[Extracted records]
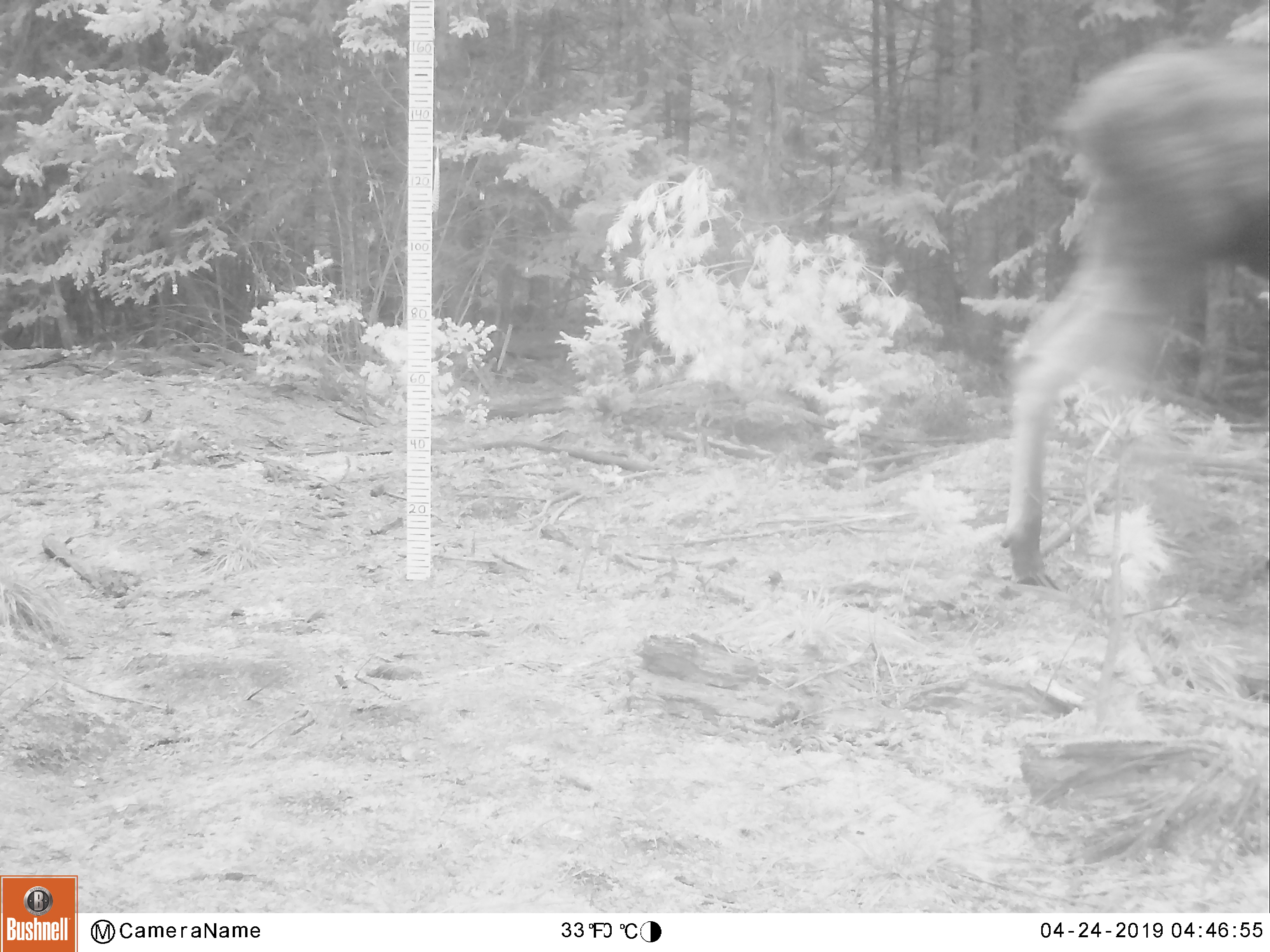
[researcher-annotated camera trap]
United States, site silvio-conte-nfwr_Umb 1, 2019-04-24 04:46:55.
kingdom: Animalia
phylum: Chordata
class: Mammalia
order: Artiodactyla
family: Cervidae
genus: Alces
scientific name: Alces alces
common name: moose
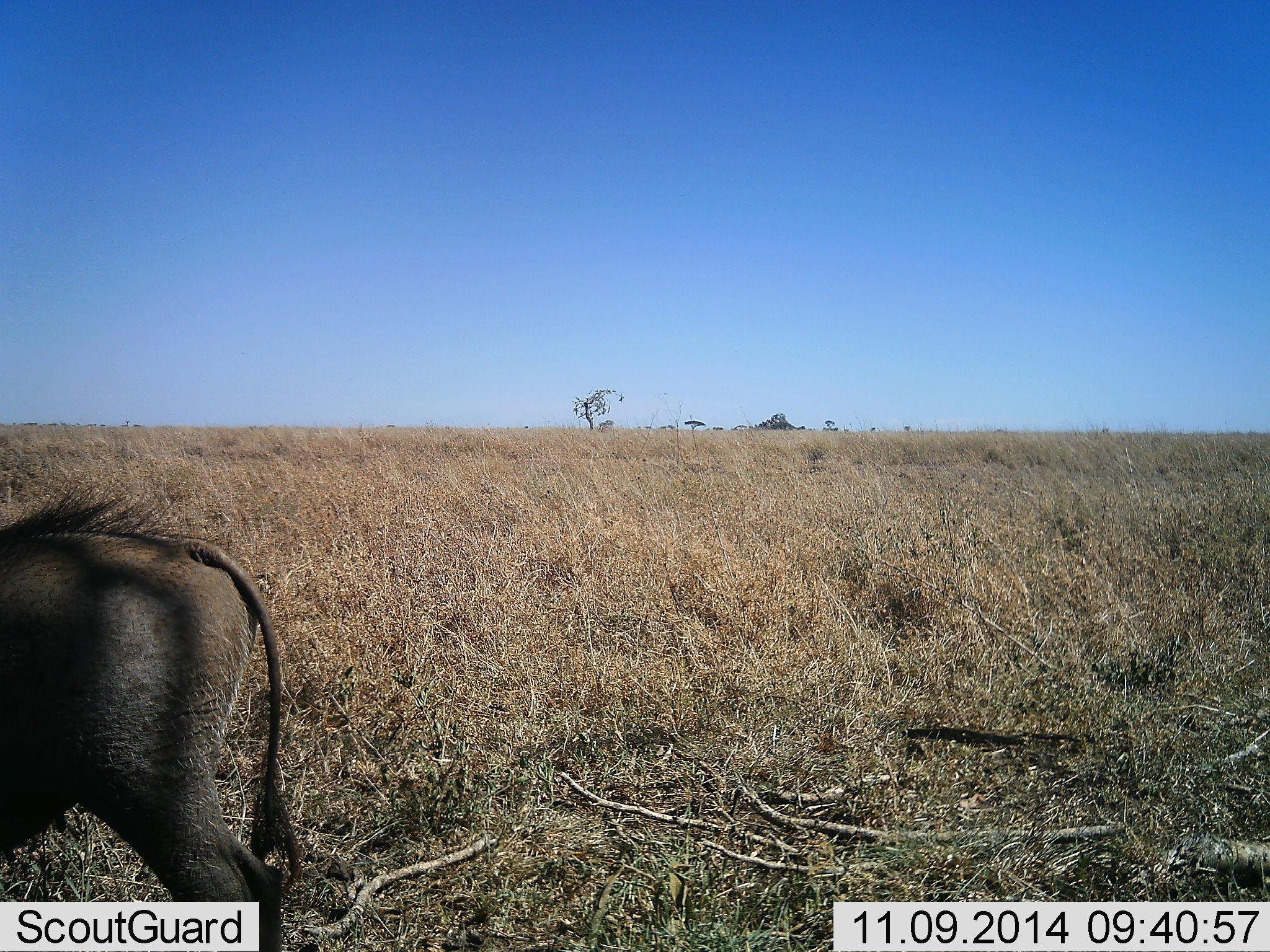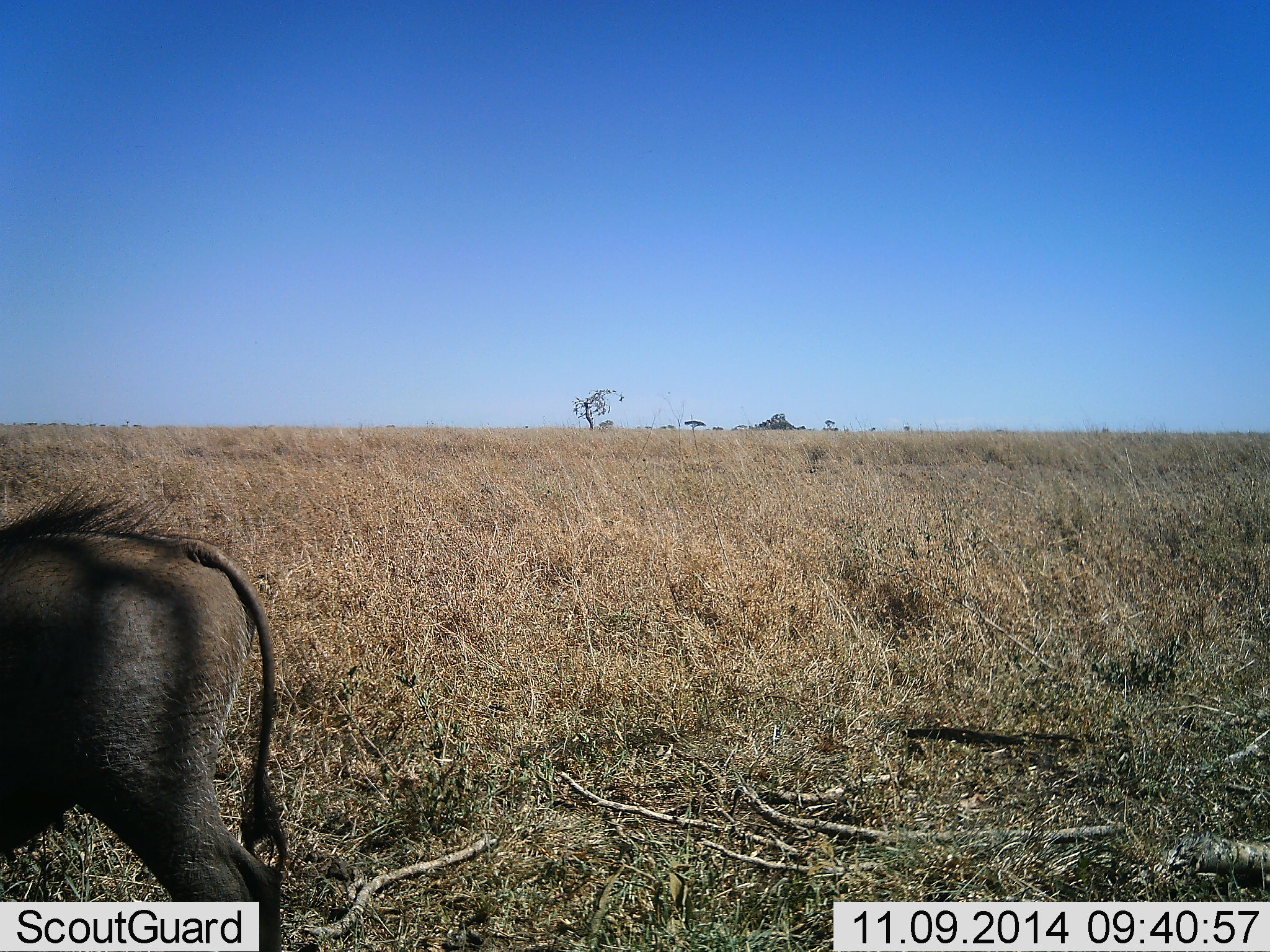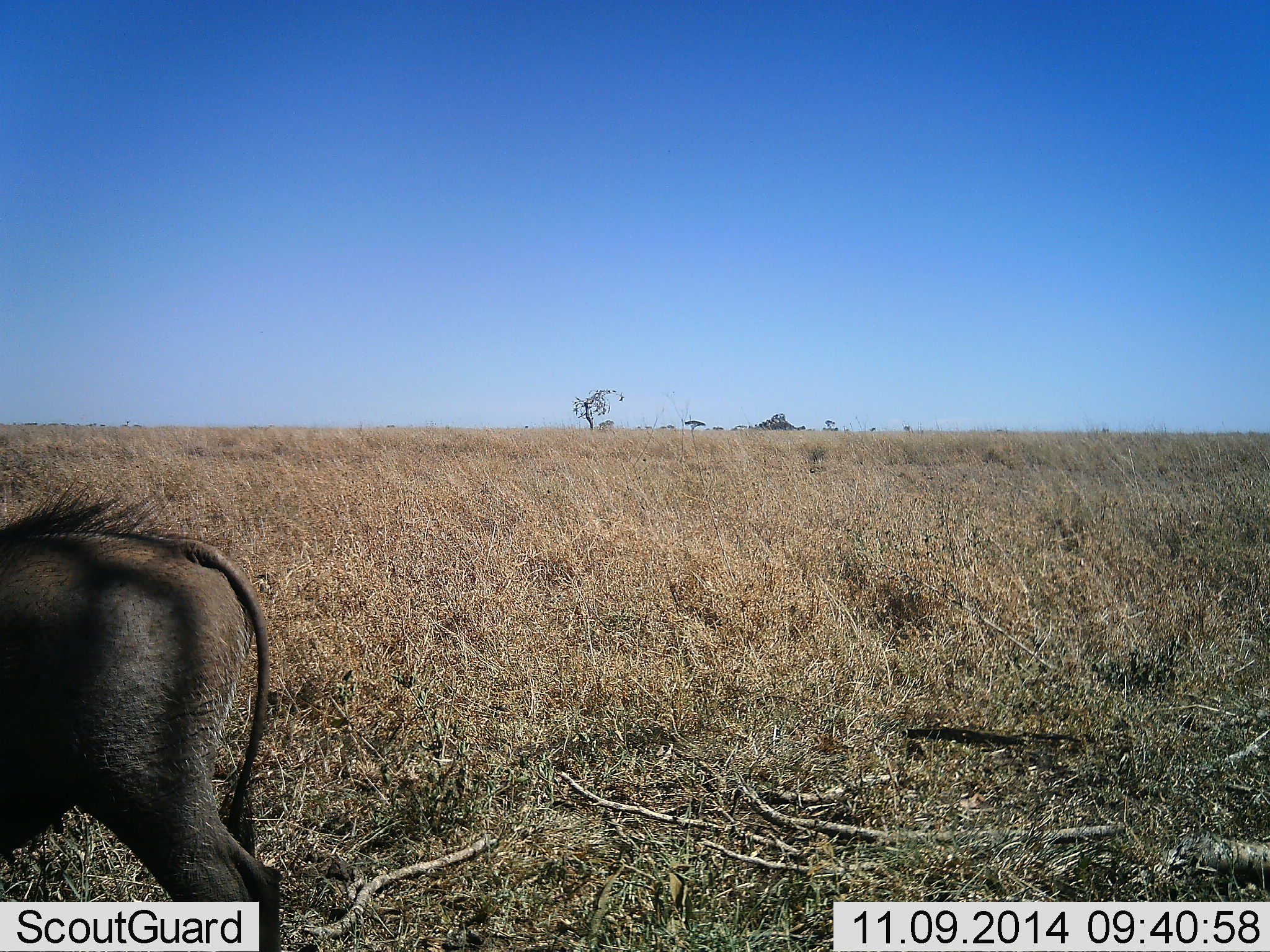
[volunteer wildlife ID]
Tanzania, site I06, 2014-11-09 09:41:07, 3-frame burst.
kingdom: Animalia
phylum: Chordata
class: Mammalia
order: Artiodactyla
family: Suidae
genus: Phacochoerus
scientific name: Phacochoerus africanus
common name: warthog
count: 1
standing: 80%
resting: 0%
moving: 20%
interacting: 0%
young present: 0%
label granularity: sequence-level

* * *

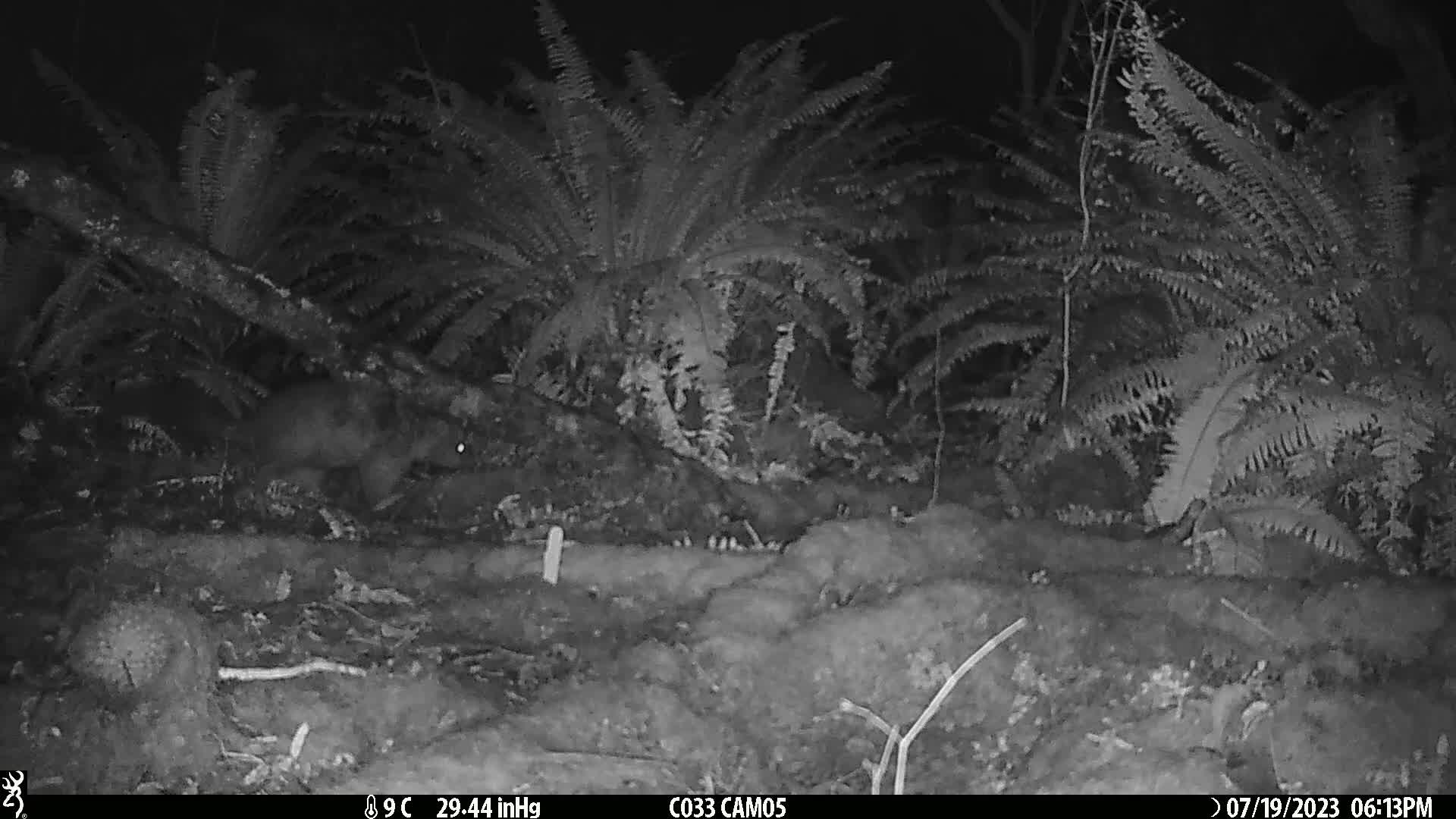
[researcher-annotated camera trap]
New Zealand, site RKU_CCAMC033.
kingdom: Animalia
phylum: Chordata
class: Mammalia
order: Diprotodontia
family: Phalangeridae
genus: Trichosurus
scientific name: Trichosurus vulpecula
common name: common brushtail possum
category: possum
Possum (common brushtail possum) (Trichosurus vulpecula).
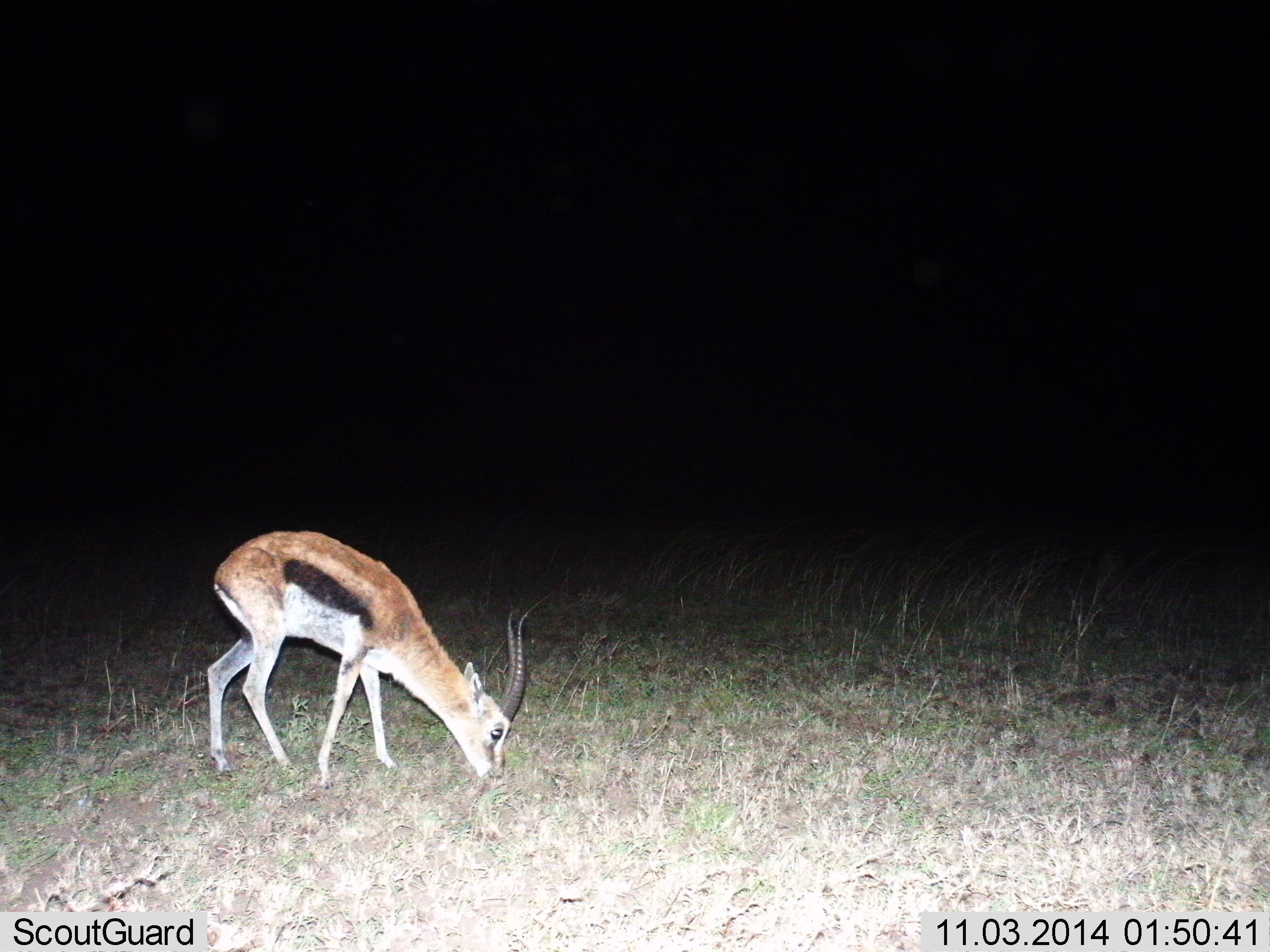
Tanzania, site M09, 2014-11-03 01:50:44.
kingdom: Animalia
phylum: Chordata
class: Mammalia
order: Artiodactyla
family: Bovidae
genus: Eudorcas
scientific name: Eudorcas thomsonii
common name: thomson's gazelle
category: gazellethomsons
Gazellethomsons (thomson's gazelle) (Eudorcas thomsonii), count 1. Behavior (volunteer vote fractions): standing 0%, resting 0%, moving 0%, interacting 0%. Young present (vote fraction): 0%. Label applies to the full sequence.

* EXERCISE OBJECTIVE
Return, unchanged, the run of lines above that opens with the line containing "[volunteer wildlife ID]" and closes with the line containing "label granularity: sequence-level". Include both.

* TASK SOLUTION
[volunteer wildlife ID]
Tanzania, site I06, 2014-11-09 09:41:07, 3-frame burst.
kingdom: Animalia
phylum: Chordata
class: Mammalia
order: Artiodactyla
family: Suidae
genus: Phacochoerus
scientific name: Phacochoerus africanus
common name: warthog
count: 1
standing: 80%
resting: 0%
moving: 20%
interacting: 0%
young present: 0%
label granularity: sequence-level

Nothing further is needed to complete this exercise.